There are a number of steps to this.
First up is the need to review sales baseline assumptions. Simple measures in the past have included calculating weekly sales averages prior to promotional periods and adjusting for seasonality. Enterprise systems can help with a more detailed dataset going back years to review multiple non-promotional periods to set a robust baseline. True baselines need to be established by channel and customer, not just at the macro level.
Once the sales baseline is established the historic promotional lifts achieved can be analyzed, with seasonality taken into account by reviewing similar promotional time periods in previous years. Adding the promotion duration, typically expressed in week numbers, allows for linear regression analysis to look at trends.
Using an enterprise system then allows you to add different features to the data to enable micro analysis. These might include category features, product identifiers and channel and store types. True promotional uplifts capture also takes into account aspects such as promotion mechanics, pantry loading and forward buying, price elasticity, pre and post promotion volume dips, and cannibalization of your company’s products as well as those of competitors.
Once you’re at this point, IBP (Integrated Business Planning) components can be included.

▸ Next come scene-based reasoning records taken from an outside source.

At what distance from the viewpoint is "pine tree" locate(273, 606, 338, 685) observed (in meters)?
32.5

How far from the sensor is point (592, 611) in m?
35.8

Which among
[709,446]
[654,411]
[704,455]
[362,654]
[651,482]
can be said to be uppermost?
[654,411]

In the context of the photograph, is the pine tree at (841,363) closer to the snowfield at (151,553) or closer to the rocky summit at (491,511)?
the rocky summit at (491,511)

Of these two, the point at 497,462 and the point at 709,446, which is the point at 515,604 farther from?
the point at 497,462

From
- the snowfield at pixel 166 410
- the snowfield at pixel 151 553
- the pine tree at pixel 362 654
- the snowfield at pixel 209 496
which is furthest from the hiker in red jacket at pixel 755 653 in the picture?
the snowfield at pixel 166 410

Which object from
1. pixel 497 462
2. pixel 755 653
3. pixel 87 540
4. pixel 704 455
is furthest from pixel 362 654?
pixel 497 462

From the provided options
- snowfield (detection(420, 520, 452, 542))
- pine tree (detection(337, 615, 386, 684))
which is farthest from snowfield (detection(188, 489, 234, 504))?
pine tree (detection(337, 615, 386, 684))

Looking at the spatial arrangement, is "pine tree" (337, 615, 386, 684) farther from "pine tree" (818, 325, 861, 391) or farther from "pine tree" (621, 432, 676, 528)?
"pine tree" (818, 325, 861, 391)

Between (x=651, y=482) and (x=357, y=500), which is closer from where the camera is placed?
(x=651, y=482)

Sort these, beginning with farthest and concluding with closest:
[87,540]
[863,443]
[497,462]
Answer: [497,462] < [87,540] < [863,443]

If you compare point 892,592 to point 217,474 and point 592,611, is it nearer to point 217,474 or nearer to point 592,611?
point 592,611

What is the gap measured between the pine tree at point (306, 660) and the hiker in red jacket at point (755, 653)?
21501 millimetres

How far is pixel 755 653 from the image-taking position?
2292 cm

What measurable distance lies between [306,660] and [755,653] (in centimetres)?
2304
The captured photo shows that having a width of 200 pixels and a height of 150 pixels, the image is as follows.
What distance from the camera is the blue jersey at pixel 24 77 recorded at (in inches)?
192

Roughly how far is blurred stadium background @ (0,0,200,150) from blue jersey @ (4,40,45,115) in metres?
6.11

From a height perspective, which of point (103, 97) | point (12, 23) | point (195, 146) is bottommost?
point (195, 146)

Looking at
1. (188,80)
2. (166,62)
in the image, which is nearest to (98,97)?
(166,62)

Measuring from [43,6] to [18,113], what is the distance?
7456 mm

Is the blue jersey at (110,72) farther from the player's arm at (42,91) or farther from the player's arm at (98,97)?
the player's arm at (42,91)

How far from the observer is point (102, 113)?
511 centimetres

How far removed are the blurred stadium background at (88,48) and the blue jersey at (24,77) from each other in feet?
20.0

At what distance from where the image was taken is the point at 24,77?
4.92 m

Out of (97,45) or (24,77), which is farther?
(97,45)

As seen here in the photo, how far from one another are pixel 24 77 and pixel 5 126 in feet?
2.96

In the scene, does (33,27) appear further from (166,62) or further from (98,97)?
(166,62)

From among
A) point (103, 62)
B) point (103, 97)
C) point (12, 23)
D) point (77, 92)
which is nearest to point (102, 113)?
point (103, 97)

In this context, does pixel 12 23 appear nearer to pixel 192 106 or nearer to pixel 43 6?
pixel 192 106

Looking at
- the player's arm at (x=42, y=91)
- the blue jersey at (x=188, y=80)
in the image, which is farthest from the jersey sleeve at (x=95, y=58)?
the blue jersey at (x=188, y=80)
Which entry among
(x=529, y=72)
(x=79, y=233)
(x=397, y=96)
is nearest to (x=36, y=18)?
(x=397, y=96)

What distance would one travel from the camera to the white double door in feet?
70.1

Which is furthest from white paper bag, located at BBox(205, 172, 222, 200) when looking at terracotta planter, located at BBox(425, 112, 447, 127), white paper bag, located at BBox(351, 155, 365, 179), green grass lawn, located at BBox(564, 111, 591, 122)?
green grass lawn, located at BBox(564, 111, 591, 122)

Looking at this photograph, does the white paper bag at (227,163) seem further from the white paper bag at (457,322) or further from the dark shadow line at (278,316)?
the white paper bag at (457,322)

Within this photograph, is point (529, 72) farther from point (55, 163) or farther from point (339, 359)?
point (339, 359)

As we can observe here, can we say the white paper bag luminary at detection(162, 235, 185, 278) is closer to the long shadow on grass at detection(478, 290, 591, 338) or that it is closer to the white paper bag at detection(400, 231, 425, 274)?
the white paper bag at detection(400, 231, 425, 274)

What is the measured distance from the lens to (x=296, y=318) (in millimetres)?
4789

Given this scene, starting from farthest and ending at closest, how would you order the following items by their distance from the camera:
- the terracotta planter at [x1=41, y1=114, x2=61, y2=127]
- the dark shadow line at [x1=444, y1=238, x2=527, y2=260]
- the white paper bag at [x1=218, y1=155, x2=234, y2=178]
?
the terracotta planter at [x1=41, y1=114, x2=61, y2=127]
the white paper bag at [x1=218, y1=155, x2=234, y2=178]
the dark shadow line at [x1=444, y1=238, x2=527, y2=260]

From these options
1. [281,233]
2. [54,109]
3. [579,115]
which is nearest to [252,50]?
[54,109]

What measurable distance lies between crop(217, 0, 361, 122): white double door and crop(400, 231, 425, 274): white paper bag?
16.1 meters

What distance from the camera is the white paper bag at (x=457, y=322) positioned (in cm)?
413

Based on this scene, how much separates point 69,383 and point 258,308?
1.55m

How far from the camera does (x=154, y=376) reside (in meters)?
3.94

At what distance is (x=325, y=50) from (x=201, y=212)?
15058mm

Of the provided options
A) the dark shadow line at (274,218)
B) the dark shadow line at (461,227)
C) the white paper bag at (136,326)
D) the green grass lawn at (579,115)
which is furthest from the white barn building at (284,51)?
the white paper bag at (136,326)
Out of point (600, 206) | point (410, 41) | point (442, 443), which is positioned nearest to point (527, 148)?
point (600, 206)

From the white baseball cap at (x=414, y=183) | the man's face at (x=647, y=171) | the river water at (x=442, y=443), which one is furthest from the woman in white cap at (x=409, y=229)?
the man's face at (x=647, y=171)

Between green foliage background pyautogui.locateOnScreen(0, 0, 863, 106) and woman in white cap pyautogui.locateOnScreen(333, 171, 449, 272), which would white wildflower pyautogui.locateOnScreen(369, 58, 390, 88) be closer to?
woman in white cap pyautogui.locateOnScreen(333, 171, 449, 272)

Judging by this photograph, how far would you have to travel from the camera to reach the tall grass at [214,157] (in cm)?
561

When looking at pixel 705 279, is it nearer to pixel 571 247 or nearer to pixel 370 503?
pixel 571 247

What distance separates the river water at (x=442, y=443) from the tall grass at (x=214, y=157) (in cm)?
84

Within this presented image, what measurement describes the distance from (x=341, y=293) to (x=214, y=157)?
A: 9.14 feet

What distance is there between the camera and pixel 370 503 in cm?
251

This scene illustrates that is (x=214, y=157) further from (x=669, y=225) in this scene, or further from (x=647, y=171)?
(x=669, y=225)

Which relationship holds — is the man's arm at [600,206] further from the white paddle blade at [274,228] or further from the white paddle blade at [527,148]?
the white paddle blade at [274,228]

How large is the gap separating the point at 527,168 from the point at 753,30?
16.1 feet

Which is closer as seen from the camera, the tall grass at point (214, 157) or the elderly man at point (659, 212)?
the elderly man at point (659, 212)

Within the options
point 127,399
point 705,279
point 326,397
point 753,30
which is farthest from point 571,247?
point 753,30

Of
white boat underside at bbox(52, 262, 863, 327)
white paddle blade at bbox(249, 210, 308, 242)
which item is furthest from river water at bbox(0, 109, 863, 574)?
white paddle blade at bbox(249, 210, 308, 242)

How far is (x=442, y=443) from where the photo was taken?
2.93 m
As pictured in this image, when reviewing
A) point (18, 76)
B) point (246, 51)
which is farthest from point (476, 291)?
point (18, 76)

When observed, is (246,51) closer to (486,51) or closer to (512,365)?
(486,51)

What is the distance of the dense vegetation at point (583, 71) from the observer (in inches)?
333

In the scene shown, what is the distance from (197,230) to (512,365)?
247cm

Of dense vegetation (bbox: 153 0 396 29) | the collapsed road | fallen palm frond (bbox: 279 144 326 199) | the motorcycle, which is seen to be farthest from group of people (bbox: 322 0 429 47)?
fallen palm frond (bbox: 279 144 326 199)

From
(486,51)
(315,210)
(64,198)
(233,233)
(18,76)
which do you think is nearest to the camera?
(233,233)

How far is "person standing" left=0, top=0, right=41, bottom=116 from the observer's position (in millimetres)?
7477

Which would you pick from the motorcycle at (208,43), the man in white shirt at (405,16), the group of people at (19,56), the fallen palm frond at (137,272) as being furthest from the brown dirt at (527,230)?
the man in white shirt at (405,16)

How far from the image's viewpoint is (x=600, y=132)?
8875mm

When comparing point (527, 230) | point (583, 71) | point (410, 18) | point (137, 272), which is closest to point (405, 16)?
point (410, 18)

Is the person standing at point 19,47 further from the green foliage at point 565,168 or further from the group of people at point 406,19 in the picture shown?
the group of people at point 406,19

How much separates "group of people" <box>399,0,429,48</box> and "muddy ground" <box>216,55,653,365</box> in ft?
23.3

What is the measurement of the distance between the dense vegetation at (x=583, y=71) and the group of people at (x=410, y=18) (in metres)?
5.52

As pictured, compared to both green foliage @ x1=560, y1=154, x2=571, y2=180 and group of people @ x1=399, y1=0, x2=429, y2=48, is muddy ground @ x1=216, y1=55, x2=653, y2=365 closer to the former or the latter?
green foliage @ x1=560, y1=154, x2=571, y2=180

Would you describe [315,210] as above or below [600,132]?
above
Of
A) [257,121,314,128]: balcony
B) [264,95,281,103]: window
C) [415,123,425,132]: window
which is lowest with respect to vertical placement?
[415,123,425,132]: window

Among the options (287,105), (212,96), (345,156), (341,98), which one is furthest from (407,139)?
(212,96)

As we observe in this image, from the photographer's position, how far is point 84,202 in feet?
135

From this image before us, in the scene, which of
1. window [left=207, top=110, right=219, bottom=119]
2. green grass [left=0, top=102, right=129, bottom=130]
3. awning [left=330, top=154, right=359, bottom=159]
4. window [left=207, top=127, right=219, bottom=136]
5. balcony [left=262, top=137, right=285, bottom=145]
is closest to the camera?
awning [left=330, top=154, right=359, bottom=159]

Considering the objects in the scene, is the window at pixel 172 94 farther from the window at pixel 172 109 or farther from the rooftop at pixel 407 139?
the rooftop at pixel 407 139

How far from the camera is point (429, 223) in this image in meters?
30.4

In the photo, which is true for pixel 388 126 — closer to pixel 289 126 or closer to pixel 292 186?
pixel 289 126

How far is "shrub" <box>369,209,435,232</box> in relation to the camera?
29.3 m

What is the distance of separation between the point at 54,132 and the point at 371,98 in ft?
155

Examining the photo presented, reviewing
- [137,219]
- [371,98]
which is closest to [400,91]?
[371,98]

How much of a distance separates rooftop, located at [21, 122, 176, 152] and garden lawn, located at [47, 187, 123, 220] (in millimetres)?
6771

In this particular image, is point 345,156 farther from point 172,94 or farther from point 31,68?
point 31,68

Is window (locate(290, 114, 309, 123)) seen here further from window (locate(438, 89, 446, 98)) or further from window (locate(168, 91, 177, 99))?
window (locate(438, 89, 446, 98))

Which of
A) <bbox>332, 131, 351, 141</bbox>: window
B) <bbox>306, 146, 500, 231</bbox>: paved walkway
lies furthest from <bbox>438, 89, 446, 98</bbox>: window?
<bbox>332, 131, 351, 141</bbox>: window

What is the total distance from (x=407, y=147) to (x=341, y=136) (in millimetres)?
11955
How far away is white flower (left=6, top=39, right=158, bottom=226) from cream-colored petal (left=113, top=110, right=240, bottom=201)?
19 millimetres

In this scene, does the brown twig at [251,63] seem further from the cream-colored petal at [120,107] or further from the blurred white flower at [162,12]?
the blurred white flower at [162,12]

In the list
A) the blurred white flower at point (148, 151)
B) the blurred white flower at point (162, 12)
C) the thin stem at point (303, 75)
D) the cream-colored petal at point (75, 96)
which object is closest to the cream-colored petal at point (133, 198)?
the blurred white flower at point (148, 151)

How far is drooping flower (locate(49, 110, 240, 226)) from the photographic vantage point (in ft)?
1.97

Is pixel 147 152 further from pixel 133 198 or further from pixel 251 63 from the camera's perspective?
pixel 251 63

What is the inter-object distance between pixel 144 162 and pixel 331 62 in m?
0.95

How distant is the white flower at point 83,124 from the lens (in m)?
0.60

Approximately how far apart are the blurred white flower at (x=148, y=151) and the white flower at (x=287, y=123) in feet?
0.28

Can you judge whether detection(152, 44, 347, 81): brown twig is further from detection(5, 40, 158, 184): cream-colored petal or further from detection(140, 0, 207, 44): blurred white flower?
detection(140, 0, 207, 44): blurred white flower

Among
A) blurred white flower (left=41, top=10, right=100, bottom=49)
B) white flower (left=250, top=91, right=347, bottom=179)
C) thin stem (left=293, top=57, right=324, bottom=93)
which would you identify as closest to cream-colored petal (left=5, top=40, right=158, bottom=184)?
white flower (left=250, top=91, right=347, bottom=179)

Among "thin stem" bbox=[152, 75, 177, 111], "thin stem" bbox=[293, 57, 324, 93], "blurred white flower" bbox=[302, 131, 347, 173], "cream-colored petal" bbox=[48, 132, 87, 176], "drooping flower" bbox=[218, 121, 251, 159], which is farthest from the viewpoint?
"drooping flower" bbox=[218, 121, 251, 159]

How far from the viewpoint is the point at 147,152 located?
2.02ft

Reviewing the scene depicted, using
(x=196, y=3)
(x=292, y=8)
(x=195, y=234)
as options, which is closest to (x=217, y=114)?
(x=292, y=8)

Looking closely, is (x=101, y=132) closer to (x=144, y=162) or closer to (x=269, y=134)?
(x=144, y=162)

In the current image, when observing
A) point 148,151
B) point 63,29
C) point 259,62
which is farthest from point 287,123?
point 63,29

Beyond historic performance and the planned promotional program, this can include inputs from annual operating plans, joint business planning with customers, price changes, and likely omnichannel instore KPI compliance as well as an allowance for external factors both planned and unforeseen, such as extreme weather events.
Having arrived then at an accurate financial forecast, a final step is to employ a ‘one number’ approach combining the financial forecast, the integrated demand and supply plans, and the ‘bottom up’ channel and customer plans. This involves rolling up retailer trading terms, fees and allowances so they can be managed as one lump sum but allowing for the ability to pull them apart if you have an issue with a customer’s promotion compliance and want to withhold a trading term payment.
Allowing for these multiple levels of forecasting and planning with robust micro inclusions thus minimizes the amount of revenue that may be left on the table.